He admits that taking off his shirt isn’t the only intimidating part of the show.
Good’s singing pushes him to perform better.
“Heather is very talented,” McCoy said. “When she takes the stage, she owns the stage. She has a hard job with this show. The guy who wrote it wrote it about his own relationship. Therefore, it’s very biased toward the guy. But to get the show to work, you have to get the audience to like the girl. It’s hard when the guy has better songs and the girl comes across as kind of whiny unless you act it well. And Heather is doing a brilliant job at delving into the character.”
McCoy’s transformation into his sometimes dark character has taken a little more time, according to Hallen.
He said he would rate the show PG-13 for some of the language and adult themes. He knows some of his high school students will be watching.
“I will tell you a little behind the scenes secret,” Hallen said with a smile. “Darren always blushed when he would swear and we had to train him not to.”

Provided material:

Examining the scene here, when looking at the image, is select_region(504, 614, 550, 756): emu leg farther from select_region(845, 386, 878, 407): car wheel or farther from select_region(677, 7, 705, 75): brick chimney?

--

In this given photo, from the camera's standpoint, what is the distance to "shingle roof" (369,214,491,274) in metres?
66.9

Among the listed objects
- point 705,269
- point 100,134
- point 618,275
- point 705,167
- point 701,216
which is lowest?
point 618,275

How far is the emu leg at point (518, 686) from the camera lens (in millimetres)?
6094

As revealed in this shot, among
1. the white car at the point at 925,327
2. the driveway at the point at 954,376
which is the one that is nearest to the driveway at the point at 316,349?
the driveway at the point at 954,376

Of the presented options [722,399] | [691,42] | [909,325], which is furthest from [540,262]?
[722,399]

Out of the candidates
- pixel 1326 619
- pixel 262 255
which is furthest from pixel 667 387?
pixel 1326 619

...

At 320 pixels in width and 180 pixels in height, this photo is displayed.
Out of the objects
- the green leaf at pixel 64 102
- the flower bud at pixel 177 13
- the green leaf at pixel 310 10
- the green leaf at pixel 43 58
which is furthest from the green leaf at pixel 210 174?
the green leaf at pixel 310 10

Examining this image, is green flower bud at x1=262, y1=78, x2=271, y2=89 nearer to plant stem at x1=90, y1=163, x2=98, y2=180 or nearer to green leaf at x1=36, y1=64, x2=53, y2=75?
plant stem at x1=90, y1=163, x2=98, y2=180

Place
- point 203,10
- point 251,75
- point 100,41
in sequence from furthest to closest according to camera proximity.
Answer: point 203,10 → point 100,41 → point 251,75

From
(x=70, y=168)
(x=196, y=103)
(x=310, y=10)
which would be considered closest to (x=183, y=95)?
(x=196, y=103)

Jobs:
1. Select every row that contains the word "which", matching upper and lower case exactly.
2. Pick up the passage about the stage show after its final sentence and keep writing it.
The passage and the rows were taken from unrelated sources.

Replies:
1.
which is lowest?
which is the one that is nearest to the driveway at the point at 316,349?
Of the presented options [722,399] | [691,42] | [909,325], which is furthest from [540,262]?
which is furthest from pixel 667 387?
which is furthest from the green leaf at pixel 210 174?
which would be considered closest to (x=183, y=95)?

2.
McCoy figured the benefits of performing in this show far outweighed the risks. Even though it meant spending the summer prepping, including considerable time on his laptop arranging music for his baritone voice type.
“I feel like I’m a better teacher if I remind myself every once in a while what it’s like to be the performer and not the director,” McCoy said. “Part of me also is thinking I don’t want to be the teacher that never does, the person who teaches, but doesn’t do. I can relate to my students better.”
“The Last Five Years” will be performed at the Whidbey Playhouse on only six dates: Aug. 15, 16, 17, 22, 23 and 24. All shows are at 7:30 p.m. Tickets are $14 and may be purchased at the box office or ordered by calling 360-679-2237.